For his generation, the poetry and career of Siegfried Sassoon were emblematic
of the ways in which the secure truths of Western civilization were destroyed
in the hopeless foxholes of the First World War. It is difficult to imagine the
works of Virginia Woolf or Hemingway or Faulkner existing without him, but --
as an only half-willing harbinger of modernism -- he wasn't able to follow its
true pioneers into that promised land.
Wilson, a scholar of the period and the author of studies of World War I
poets Charles Sorley and Isaac Rosenberg, has executed a thorough,
compassionate, and well-documented portrait of Sassoon's life. At times,
however, the spyglass is held so close to her subject that the surrounding
context is obscured -- one would have liked to know more, for example, about
the firestorm that must have erupted after the publication of Sassoon's famous
protest, or about the circle that surrounded Sassoon's early patron, the
avant-garde Ottoline Morrell. Still, this book is a fascinating document: it is
startling to see Wilfred Owen in obscurity, his groundbreaking poetry still
unformed; startling, too, to see Robert Graves -- who was later to write not
only I, Claudius but a book of poems titled Man Does, Woman
Is -- at a stage in his life when he and Sassoon exchanged letters
about their shared erotic interest in men.

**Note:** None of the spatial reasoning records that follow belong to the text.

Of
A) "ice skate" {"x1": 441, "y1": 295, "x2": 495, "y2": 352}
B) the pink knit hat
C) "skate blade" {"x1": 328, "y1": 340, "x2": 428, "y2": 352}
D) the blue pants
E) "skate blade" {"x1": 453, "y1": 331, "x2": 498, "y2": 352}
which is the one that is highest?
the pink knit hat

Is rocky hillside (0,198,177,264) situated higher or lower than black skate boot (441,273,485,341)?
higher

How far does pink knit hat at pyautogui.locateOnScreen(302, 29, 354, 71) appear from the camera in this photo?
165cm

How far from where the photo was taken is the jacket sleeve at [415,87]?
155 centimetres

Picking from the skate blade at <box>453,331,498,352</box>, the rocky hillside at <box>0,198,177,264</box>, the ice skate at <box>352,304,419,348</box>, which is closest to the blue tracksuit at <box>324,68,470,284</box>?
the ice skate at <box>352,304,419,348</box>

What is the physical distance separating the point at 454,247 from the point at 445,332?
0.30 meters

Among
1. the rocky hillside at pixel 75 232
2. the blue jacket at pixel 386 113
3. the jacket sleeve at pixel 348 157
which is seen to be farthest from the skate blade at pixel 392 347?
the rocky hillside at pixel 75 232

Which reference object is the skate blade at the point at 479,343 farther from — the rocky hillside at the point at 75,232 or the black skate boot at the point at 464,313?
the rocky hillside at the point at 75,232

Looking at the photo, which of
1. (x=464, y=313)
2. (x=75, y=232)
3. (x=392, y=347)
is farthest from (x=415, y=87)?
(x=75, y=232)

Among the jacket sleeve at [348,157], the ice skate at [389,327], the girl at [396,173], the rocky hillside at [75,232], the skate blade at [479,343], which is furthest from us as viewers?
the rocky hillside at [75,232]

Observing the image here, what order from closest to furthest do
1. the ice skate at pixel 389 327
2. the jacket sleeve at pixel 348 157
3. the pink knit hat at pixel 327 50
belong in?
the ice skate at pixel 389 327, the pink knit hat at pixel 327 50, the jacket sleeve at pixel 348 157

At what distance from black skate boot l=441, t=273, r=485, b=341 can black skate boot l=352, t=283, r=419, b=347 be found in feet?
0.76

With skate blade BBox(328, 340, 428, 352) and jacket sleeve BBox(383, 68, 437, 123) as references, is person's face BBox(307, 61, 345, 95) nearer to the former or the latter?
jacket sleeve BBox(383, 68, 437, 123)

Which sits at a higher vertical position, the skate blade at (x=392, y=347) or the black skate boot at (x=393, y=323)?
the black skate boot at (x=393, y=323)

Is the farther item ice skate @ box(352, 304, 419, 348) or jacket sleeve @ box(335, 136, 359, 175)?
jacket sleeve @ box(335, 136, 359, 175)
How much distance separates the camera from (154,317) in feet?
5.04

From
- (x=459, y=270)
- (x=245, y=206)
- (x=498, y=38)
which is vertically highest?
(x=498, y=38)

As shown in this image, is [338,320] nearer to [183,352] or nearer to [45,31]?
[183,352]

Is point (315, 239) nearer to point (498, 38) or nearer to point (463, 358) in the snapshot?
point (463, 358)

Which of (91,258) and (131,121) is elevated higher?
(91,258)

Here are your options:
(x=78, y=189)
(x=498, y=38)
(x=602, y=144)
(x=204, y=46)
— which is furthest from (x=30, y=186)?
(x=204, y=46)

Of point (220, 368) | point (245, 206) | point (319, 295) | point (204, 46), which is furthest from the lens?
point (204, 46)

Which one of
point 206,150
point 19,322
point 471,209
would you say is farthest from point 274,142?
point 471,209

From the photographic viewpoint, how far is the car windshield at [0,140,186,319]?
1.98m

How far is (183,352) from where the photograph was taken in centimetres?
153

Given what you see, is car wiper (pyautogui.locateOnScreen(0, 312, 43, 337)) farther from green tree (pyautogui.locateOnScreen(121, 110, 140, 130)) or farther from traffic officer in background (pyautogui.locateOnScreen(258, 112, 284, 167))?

Wilson's splendid book makes as powerful a case as can be made for Sassoon as
paradigm: his disillusioned break with the past is characteristic of much of
the great art of modern culture. The recent success of Pat Barker's novels
about the Great War and Niall Ferguson's controversial revisionist history of
the conflict suggest that we are still looking to this tragic battle in order
to find the sources of our own discontent. In this search, Sassoon is an
essential companion, and Wilson's treatment of his life is an essential guide.
Graham Christian is a writer living in Somerville.